▸ Extracted data:
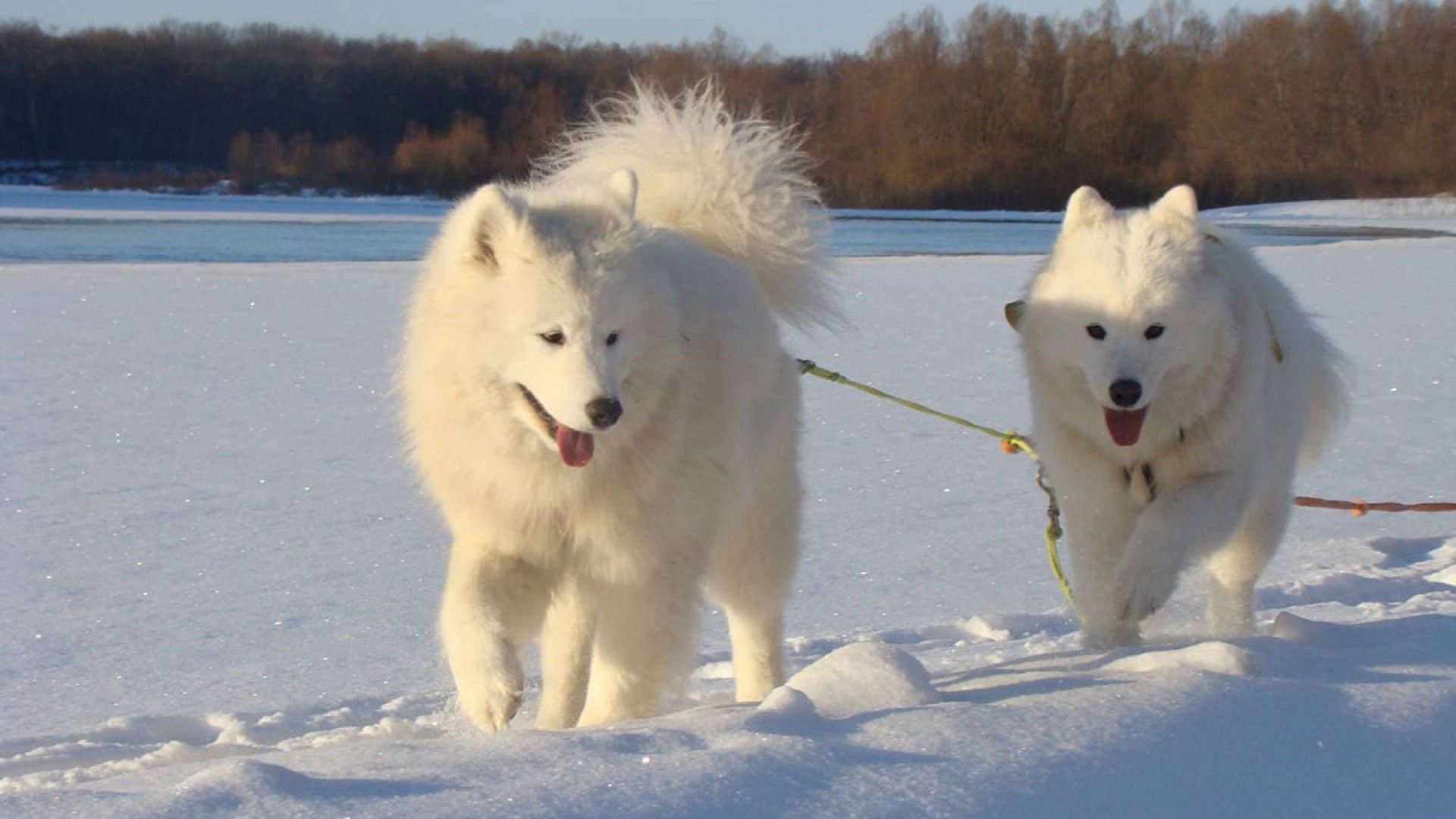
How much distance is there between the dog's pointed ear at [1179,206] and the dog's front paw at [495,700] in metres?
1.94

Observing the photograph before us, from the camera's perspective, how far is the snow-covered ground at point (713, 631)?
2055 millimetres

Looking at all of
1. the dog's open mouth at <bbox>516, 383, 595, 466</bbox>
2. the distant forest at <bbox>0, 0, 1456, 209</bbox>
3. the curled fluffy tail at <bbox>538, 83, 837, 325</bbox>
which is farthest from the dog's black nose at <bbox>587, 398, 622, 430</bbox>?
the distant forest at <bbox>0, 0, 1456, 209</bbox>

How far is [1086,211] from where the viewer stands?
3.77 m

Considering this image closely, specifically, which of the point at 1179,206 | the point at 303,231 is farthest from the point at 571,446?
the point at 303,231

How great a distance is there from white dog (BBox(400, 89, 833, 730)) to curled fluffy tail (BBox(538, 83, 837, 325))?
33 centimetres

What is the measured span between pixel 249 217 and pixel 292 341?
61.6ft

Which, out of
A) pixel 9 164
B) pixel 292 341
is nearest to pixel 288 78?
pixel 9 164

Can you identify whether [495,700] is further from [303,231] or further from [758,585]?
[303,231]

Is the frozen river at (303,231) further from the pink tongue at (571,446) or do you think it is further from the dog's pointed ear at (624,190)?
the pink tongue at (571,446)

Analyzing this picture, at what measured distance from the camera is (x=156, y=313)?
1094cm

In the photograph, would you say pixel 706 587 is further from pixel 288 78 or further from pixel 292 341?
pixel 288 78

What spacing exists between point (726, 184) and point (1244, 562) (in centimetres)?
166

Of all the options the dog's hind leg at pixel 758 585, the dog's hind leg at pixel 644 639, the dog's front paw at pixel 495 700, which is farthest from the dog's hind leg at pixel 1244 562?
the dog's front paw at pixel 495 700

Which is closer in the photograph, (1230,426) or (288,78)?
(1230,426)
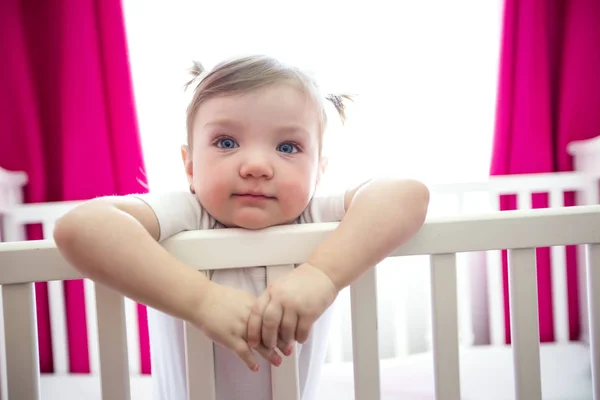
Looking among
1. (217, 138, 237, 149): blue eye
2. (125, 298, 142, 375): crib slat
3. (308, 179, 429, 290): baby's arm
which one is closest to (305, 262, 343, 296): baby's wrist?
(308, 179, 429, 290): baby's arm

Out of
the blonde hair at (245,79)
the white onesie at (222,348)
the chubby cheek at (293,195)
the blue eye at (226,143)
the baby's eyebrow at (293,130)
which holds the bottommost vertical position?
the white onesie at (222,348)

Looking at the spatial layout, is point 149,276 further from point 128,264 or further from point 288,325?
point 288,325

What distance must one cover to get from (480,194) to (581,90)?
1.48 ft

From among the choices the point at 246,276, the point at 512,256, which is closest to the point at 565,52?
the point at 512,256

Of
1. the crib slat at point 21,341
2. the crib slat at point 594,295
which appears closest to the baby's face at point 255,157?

▸ Task to complete: Recast every line of the listing above as a numbered list, skipping blank lines and leaving out the pictures.

▸ Response:
1. How much distance is there between the dog's pointed ear at [1179,206] and the dog's front paw at [495,700] in metres?
2. 1.94
3. Observing the photograph before us, from the camera's perspective, how far is the snow-covered ground at point (713, 631)?
4. 2055 millimetres
5. Looking at all of
6. 1. the dog's open mouth at <bbox>516, 383, 595, 466</bbox>
7. 2. the distant forest at <bbox>0, 0, 1456, 209</bbox>
8. 3. the curled fluffy tail at <bbox>538, 83, 837, 325</bbox>
9. which is farthest from the dog's black nose at <bbox>587, 398, 622, 430</bbox>?
10. the distant forest at <bbox>0, 0, 1456, 209</bbox>
11. How far is [1086,211] from where the viewer stands?
12. 3.77 m
13. Considering this image closely, specifically, which of the point at 1179,206 | the point at 303,231 is farthest from the point at 571,446?
14. the point at 303,231
15. How great a distance is there from white dog (BBox(400, 89, 833, 730)) to curled fluffy tail (BBox(538, 83, 837, 325))?
16. 33 centimetres
17. What is the measured span between pixel 249 217 and pixel 292 341?
18. 61.6ft
19. Which, out of
20. A) pixel 9 164
21. B) pixel 292 341
22. is nearest to pixel 288 78?
23. pixel 9 164
24. Can you identify whether [495,700] is further from [303,231] or further from [758,585]?
25. [303,231]
26. Is the frozen river at (303,231) further from the pink tongue at (571,446) or do you think it is further from the dog's pointed ear at (624,190)?
27. the pink tongue at (571,446)
28. Analyzing this picture, at what measured distance from the camera is (x=156, y=313)?
29. 1094cm
30. In the photograph, would you say pixel 706 587 is further from pixel 288 78 or further from pixel 292 341?
31. pixel 288 78
32. What spacing exists between point (726, 184) and point (1244, 562) (in centimetres)?
33. 166
34. Of all the options the dog's hind leg at pixel 758 585, the dog's hind leg at pixel 644 639, the dog's front paw at pixel 495 700, which is farthest from the dog's hind leg at pixel 1244 562?
35. the dog's front paw at pixel 495 700
36. Which is closer in the photograph, (1230,426) or (288,78)?
37. (1230,426)
38. Looking among
39. 1. (217, 138, 237, 149): blue eye
40. 2. (125, 298, 142, 375): crib slat
41. 3. (308, 179, 429, 290): baby's arm
42. which one is closest to (305, 262, 343, 296): baby's wrist?
43. (308, 179, 429, 290): baby's arm
44. Out of
45. the blonde hair at (245,79)
46. the white onesie at (222,348)
47. the chubby cheek at (293,195)
48. the blue eye at (226,143)
49. the baby's eyebrow at (293,130)
50. which holds the bottommost vertical position?
51. the white onesie at (222,348)
52. Looking at the spatial layout, is point 149,276 further from point 128,264 or further from point 288,325?
53. point 288,325
54. What distance must one cover to get from (480,194) to (581,90)?
55. 1.48 ft
56. From among the choices the point at 246,276, the point at 512,256, which is closest to the point at 565,52?
57. the point at 512,256
58. Of
59. 1. the crib slat at point 21,341
60. 2. the crib slat at point 594,295
61. which appears closest to the baby's face at point 255,157?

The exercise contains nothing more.